Talkback with Susan Quinn
photo by Barry Goldstein
Susan Quinn      Saturday, March 28, 2009
      following the 8pm performance of Power

Metropolitan is honored to have Susan Quinn, author of Furious Improvisation: How the WPA and a Cast of Thousands Made High Art out of Desperate Times, join us this evening for a discussion of  the history, legends, successes and failures of the Federal Theatre Project.

Visit
Quinn's website to read reviews, exerpts from the Furious Improvisation, and to find out where to purchase her books.

---

Challenges
**a)** The talkback announcement names several aspects of the Federal Theatre Project that the evening's discussion will cover. List every one of them.
**b)** According to the talkback announcement, which performance does the discussion follow?
The spatial relation data is separate material, unrelated to the talkback announcement.

Spatial relation data:

---

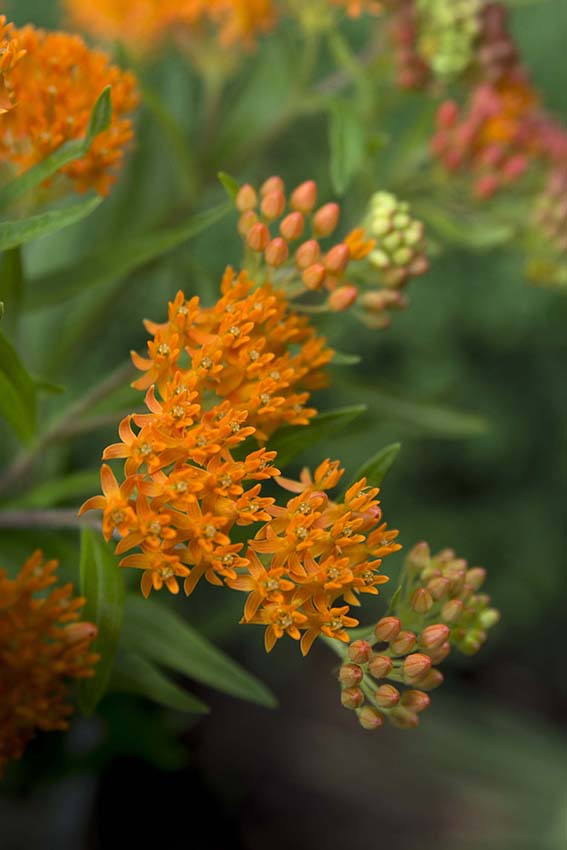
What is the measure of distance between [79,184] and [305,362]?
33cm

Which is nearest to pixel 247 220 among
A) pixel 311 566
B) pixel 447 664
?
pixel 311 566

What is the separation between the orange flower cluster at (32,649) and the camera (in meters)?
0.88

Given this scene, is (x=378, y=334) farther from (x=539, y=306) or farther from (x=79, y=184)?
(x=79, y=184)

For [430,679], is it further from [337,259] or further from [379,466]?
[337,259]

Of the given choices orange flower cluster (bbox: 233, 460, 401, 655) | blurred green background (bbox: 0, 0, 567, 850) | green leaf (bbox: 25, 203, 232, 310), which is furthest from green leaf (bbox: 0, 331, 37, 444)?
blurred green background (bbox: 0, 0, 567, 850)

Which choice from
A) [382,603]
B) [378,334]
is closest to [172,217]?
[378,334]

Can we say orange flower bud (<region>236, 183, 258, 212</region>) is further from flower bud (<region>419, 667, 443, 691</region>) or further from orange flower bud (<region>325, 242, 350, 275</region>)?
flower bud (<region>419, 667, 443, 691</region>)

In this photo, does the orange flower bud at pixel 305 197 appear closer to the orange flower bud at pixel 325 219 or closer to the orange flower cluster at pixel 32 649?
the orange flower bud at pixel 325 219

---

Written answers
**a)** History, legends, successes, failures

**b)** The 8pm performance of Power on Saturday, March 28, 2009.